The recent news that a European Commission finding supported lower tax rates for Danish online gambling operators than their land counterparts will open up competition for Malta in the licensing jurisdiction stakes, predicts an article in the Malta Times.
However, Danish licensees will be still be paying a 20 percent tax on profits (against the 45 to 71 percent imposed on their land equivalents) the article notes.
The Danes have already opened applications for online gambling licenses, aiming for an effective date early in 2012 following the Commission’s finding that a lower tax rate was justified due to the cross-border and more competitive nature of internet gambling.
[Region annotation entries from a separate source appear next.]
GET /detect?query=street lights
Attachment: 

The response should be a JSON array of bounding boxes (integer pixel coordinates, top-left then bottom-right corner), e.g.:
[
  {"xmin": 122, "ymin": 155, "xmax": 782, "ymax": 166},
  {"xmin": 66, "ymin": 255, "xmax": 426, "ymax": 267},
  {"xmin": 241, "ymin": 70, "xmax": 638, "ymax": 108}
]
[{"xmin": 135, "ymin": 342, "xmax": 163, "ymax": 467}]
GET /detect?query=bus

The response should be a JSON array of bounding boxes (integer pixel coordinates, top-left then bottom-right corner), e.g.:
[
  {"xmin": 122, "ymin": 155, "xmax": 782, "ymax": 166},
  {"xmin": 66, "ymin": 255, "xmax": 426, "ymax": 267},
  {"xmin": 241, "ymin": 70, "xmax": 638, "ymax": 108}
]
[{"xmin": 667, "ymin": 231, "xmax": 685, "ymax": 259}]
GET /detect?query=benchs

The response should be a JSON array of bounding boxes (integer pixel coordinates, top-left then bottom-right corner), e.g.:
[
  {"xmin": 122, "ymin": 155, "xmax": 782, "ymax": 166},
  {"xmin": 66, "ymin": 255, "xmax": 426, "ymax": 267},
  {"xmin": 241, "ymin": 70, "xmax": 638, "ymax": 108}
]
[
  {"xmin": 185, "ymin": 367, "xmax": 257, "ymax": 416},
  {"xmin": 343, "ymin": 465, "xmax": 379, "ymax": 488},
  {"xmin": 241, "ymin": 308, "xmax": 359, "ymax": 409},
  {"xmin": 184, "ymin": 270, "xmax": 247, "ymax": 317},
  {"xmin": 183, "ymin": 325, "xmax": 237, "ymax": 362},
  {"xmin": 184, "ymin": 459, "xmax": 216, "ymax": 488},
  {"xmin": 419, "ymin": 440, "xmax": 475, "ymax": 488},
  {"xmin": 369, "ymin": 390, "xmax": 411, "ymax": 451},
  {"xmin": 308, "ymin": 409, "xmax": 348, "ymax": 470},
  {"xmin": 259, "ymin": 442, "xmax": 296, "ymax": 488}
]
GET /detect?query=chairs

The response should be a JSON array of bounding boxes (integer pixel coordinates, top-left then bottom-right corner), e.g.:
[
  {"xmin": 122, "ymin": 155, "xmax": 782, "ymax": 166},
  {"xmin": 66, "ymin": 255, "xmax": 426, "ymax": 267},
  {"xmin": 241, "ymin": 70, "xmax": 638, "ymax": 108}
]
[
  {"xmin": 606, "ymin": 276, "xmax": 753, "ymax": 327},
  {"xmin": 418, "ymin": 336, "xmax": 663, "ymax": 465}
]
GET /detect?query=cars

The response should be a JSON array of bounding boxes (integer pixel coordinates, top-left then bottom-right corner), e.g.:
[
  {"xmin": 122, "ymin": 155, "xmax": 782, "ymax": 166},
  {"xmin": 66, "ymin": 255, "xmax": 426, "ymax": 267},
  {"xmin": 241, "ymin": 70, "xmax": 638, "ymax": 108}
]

The Remote Gambling Association, a trade body that represents the interests of major online gambling operators, many of them in Malta, welcomed the Commission’s findings last week and said there were clear and justifiable reasons for a lower rate for remote operators.
“In essence, land-based operations compete within physical national boundaries, while online companies are part of a highly competitive international environment, and fiscal policy should be set accordingly,” a spokesman said.
According to a green paper published by the Commission earlier this year in a consultation initiative, by 2008 Malta had attracted more than 500 international companies, making very substantial contributions to state coffers. Contributions from the gambling industry amounted 7.82 percent of Gross Domestic Product in 2008, eleven times higher than the EU’s average of 0.68 percent of GDP.